The holding of this World Day is crucial, knowing that the number of hungry people in the world increased by 60 million between 2014 and 2020, this being mainly explained by conflicts and climate-related shocks, as well as by slowing economic growth. Added to these factors today is the Covid-19 pandemic, in response to which many governments have restricted the free movement of people and goods. Farmers therefore found it difficult to bring their products to market and had to make do with essential inputs such as seeds and fertilizers. This has inevitably resulted in higher food prices. Finally, a significant part of the population has suffered a loss of employment or income.
And if one of the UN’s sustainable development goals is to end world hunger by 2030, we are far from it.
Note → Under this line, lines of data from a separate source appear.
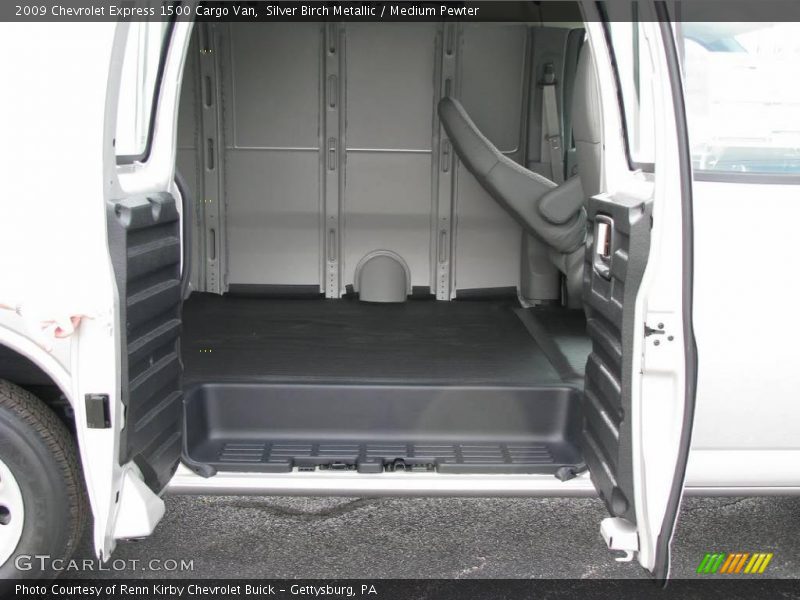 Silver Birch Metallic / Medium Pewter 2009 Chevrolet Express 1500 Cargo Van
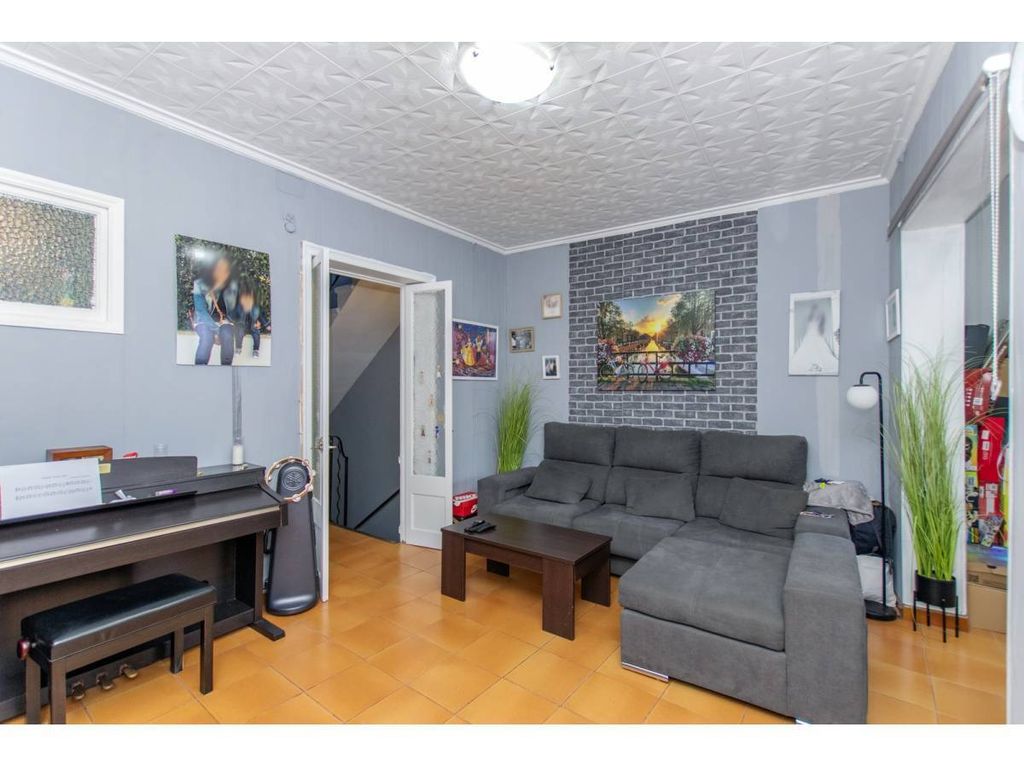 Property photo 2 of 30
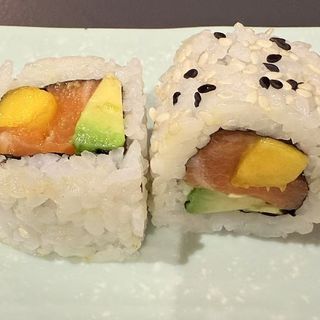 65 Aguacate Y Salmón Con Mango (8 Uds.)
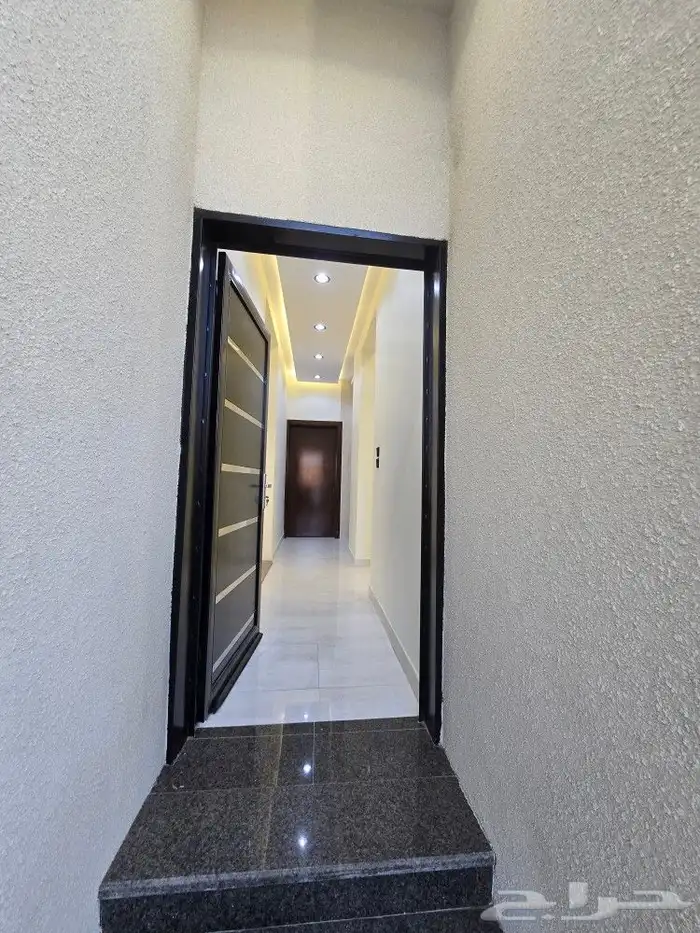 للبيع دور أرضي مساحه كبيره وغرف وسيعه تشطيب فاخر VIPحي الطلح 5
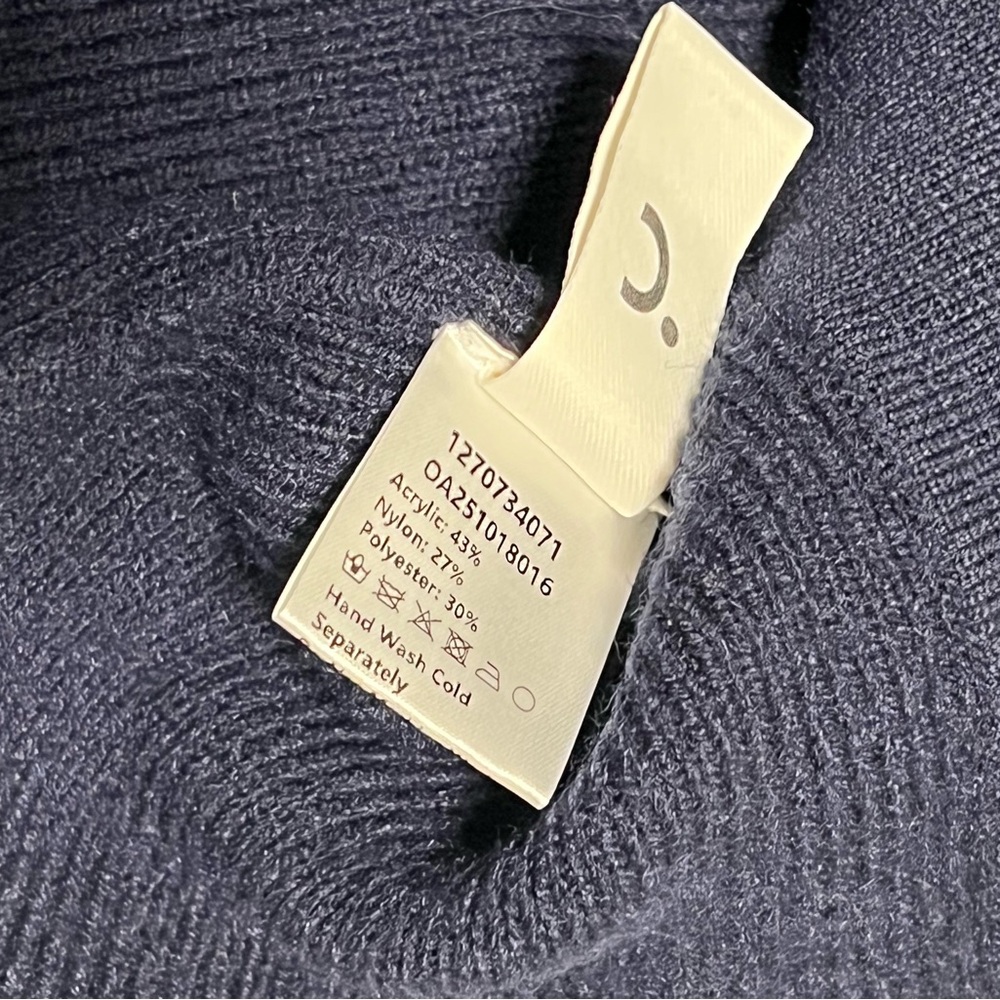 Commense Navy Ribbed Knit Cardigan with Gold Hardware - Picture 9 of 12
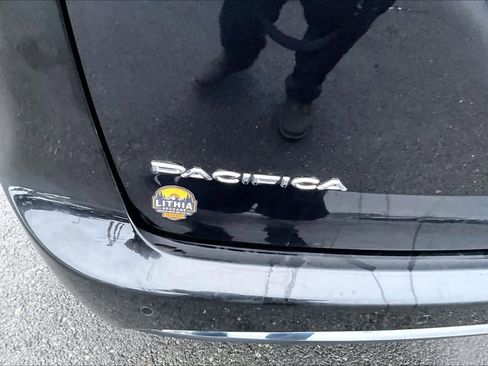 Used 2024 Chrysler Pacifica Touring-L image 7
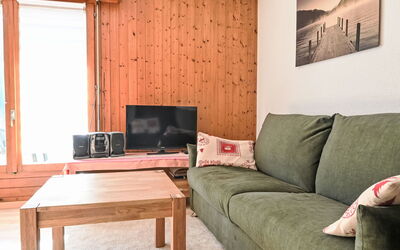 Accommodation:&nbsp;Jorasse a 1 200.8
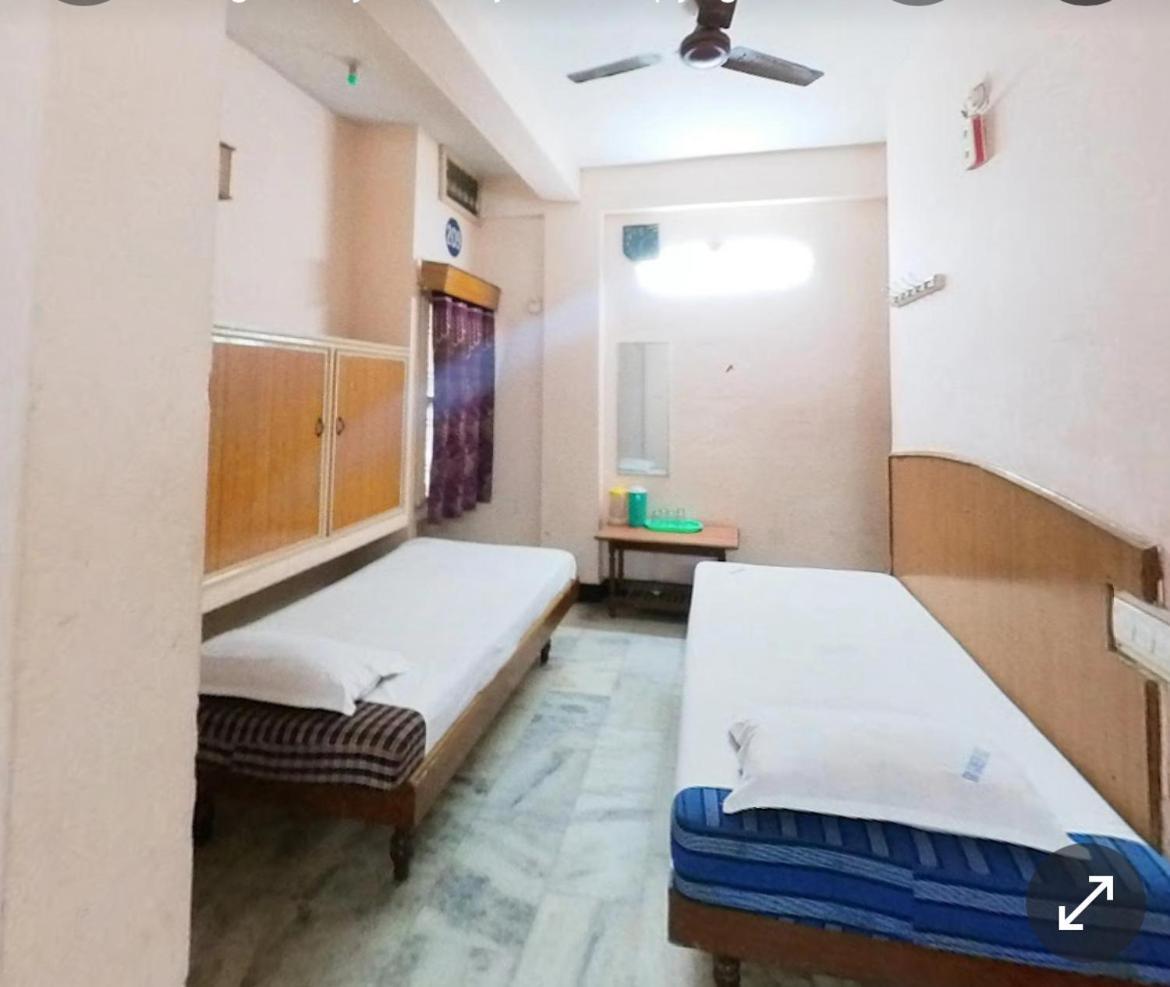 Ganesh Hotel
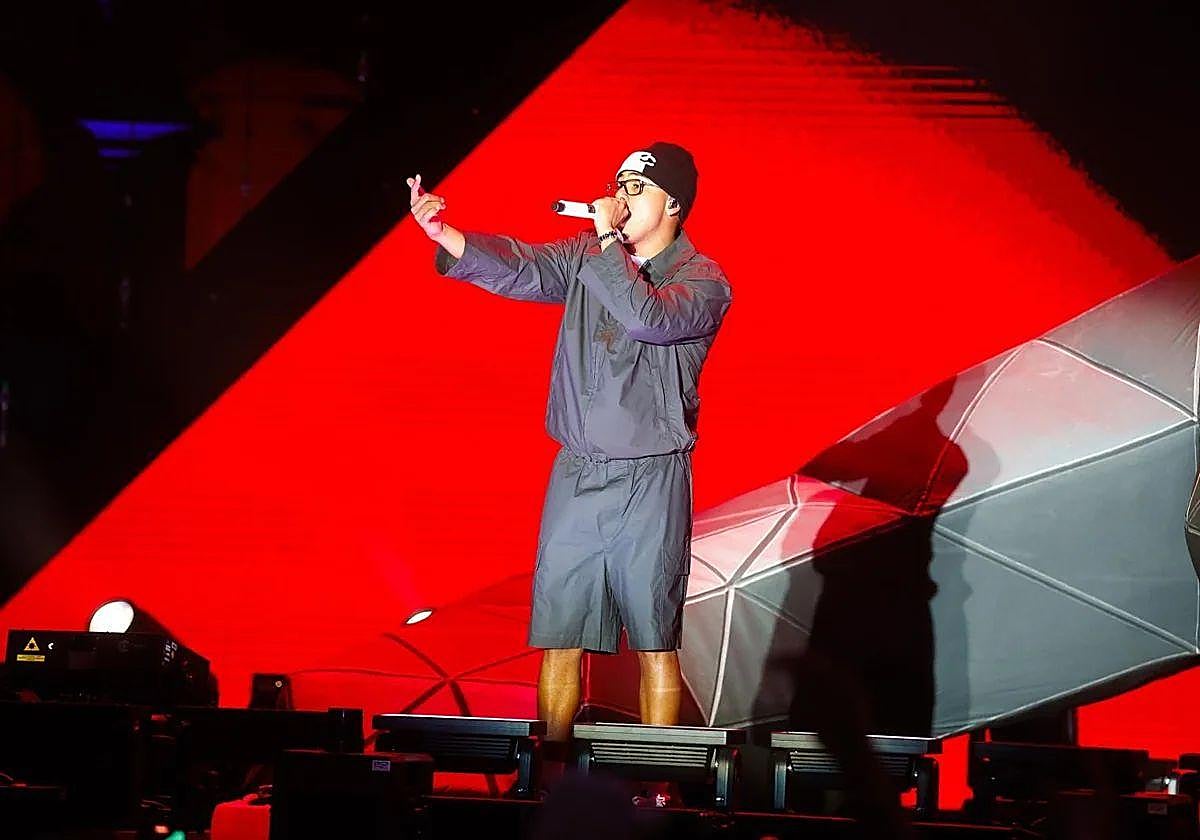 Myke Towers en su concierto en Icónica Santalucía Fest 2025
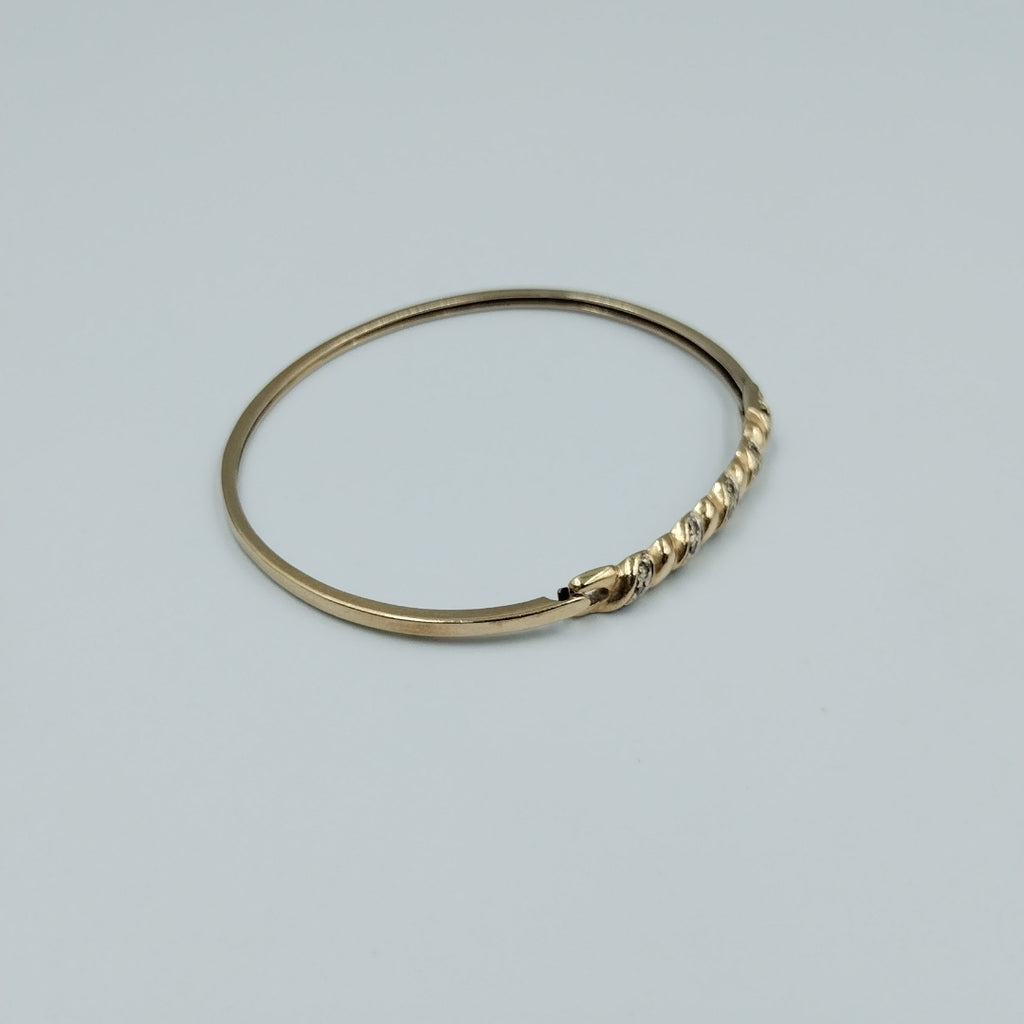 PULSERA RIGIDA ORO 10 K 6.3 GRMS (SEMINUEVO)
If the current curves are prolonged, 840 million men and women in the world will suffer from the end on that date.
According to the FAO, agricultural practices must above all be sustainable. This means that they preserve and protect the health, climate and natural resources of our planet, rather than deteriorating and depleting them.
To counter the increase in hunger in Burkina Faso, Morija has set up Centers for Recovery and Nutritional Education (CREN). These centers take care of children suffering from malnutrition, but not only. In a long-term perspective, they educate mothers on nutrition, health and hygiene and ensure regular monitoring of the children. About 12,000 children are followed each year.